**Task instructions:** Keep the pictures out of your copy. Transcribe the records below exactly.

*** Data shown ***

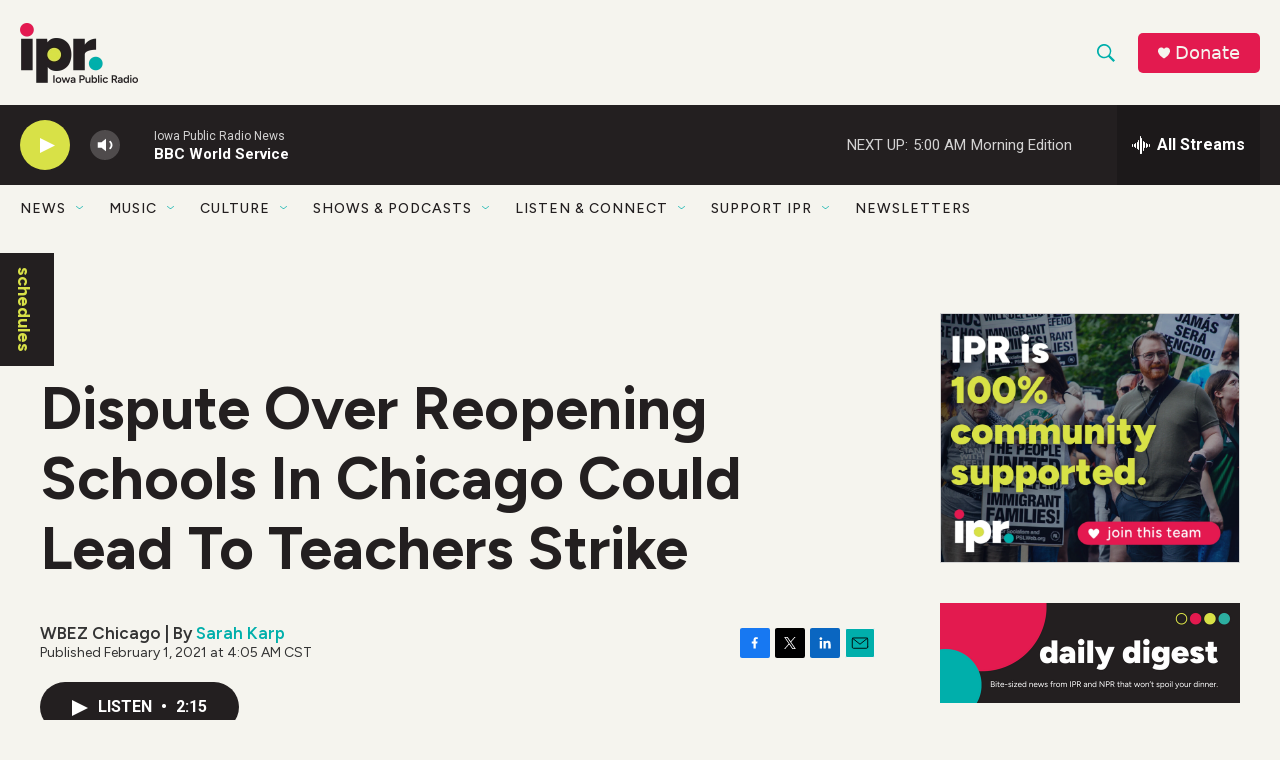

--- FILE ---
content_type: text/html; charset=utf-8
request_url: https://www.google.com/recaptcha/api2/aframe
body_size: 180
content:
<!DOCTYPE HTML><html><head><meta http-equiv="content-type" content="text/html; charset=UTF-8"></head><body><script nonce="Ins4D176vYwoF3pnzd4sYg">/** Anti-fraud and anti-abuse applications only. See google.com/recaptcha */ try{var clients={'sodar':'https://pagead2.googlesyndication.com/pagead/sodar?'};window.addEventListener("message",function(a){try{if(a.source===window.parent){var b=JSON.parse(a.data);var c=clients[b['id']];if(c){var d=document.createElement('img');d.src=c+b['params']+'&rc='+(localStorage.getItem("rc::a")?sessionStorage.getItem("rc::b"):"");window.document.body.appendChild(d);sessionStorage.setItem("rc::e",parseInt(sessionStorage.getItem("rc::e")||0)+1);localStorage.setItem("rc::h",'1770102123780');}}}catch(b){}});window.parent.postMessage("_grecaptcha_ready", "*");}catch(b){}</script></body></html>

*** End of Data shown ***

**Reply:**
--- FILE ---
content_type: text/html; charset=utf-8
request_url: https://www.google.com/recaptcha/api2/aframe
body_size: 180
content:
<!DOCTYPE HTML><html><head><meta http-equiv="content-type" content="text/html; charset=UTF-8"></head><body><script nonce="Ins4D176vYwoF3pnzd4sYg">/** Anti-fraud and anti-abuse applications only. See google.com/recaptcha */ try{var clients={'sodar':'https://pagead2.googlesyndication.com/pagead/sodar?'};window.addEventListener("message",function(a){try{if(a.source===window.parent){var b=JSON.parse(a.data);var c=clients[b['id']];if(c){var d=document.createElement('img');d.src=c+b['params']+'&rc='+(localStorage.getItem("rc::a")?sessionStorage.getItem("rc::b"):"");window.document.body.appendChild(d);sessionStorage.setItem("rc::e",parseInt(sessionStorage.getItem("rc::e")||0)+1);localStorage.setItem("rc::h",'1770102123780');}}}catch(b){}});window.parent.postMessage("_grecaptcha_ready", "*");}catch(b){}</script></body></html>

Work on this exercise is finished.